Last year Bill Finger biographer Marc Tyler Nobleman campaigned unsuccessfully for a Google Doodle to celebrate the 100th anniversary of the writer’s birth, but now he’s proposing a more attainable goal: a commemorative bench in Poe Park in The Bronx, New York, honoring the uncredited co-creator of Batman.
In a blog post published Sunday — Finger’s birthday — Nobleman dusts off a Kickstarter proposal he’d written in 2013 that lays out the plan, which calls for $6,000 to install the bench and plaque as part of the New York City Department of Parks & Recreation’s Adopt-a-Bench program. “If it generates enough enthusiasm here, it might embolden me to launch it immediately!” he writes.
Nobleman, author of Bill the Boy Wonder: The Secret Co-Creator of Batman, states that the project would not only “help right a wrong,” but also make pop-culture history as “the first memorial honoring a superhero creator in NYC, the Superhero Capital of the World.”
But why Poe Park?
“Bill and Bob [Bob Kane] used to brainstorm Batman stories there … sitting on a bench (ask me if you’d like documentation),” Nobleman explains. “In the early 1940s, Bill lived on the Grand Concourse just north of Poe Park. Also, appropriately, Poe was the father of the modern detective story and Batman is known as the World’s Greatest Detective. The Batman-Poe Park connection was covered in the New York Times (though the article mistakenly states that Batman was created in Poe Park).”
Finger’s contributions to the Batman mythos received renewed attention last year due to both the 75th anniversary of the character’s debut in Detective Comics #27 and the efforts of Nobleman. Characterized by the author as “the dominant creative force” behind Batman, Finger is widely acknowledged with such contributions as the Batmobile, the Batcave, the name Gotham City, Alfred Pennyworth, Commissioner Gordon, the basic look of the Dark Knight’s costume, and numerous villains and supporting players.
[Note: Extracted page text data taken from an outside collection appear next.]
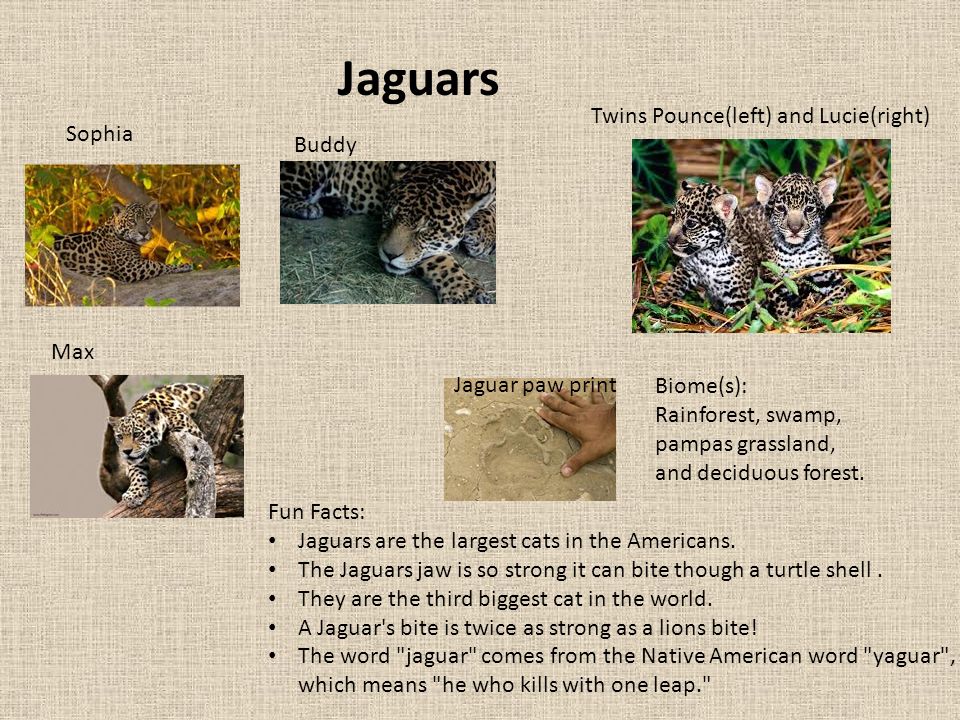 Jaguars

Sophia

Buddy

Twins Pounce(left) and Lucie(right)

Max

Jaguar paw print

Biome(s):
Rainforest, swamp, pampas grassland, and deciduous forest.

Fun Facts:
• Jaguars are the largest cats in the Americans.
• The Jaguars jaw is so strong it can bite though a turtle shell .
• They are the third biggest cat in the world.
• A Jaguar's bite is twice as strong as a lions bite!
• The word "jaguar" comes from the Native American word "yaguar", which means "he who kills with one leap."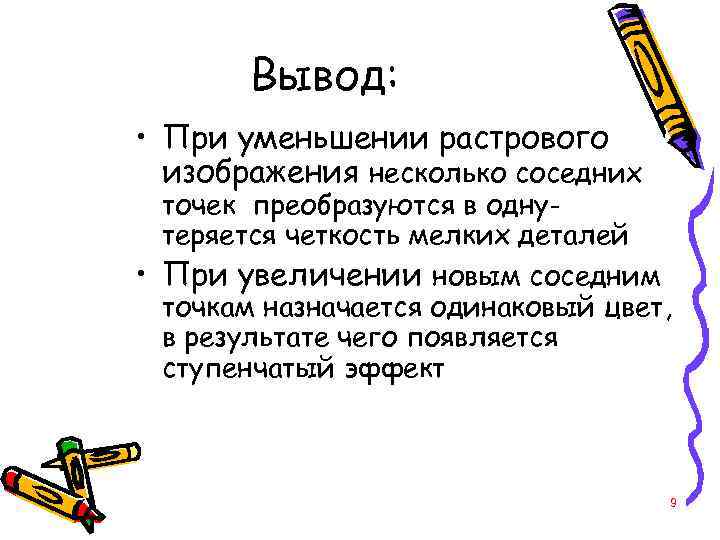 Вывод:

• При уменьшении растрового изображения несколько соседних точек преобразуются в одну- теряется четкость мелких деталей

• При увеличении новым соседним точкам назначается одинаковый цвет, в результате чего появляется ступенчатый эффект

9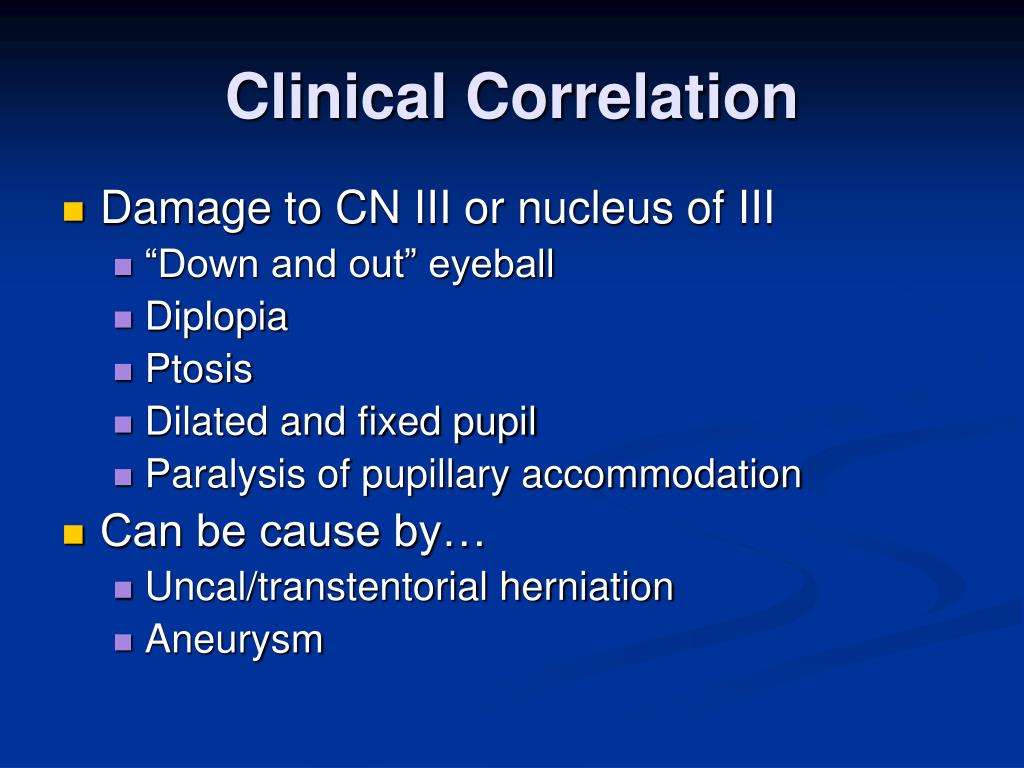 Clinical Correlation

Damage to CN III or nucleus of III
“Down and out” eyeball
Diplopia
Ptosis
Dilated and fixed pupil
Paralysis of pupillary accommodation

Can be cause by…
Uncal/transtentorial herniation
Aneurysm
However, because of the contract Bob Kane negotiated with what would become DC, only he receives official credit for the creation of Batman and most of those foundational elements.
Kane long and fiercely defended his position as the sole creator of Batman and downplayed Finger’s contributions, only acknowledging in his 1989 autobiography, published 15 years after the writer’s death, that, “Now that my long-time friend and collaborator is gone, I must admit that Bill never received the fame and recognition he deserved. He was an unsung hero.”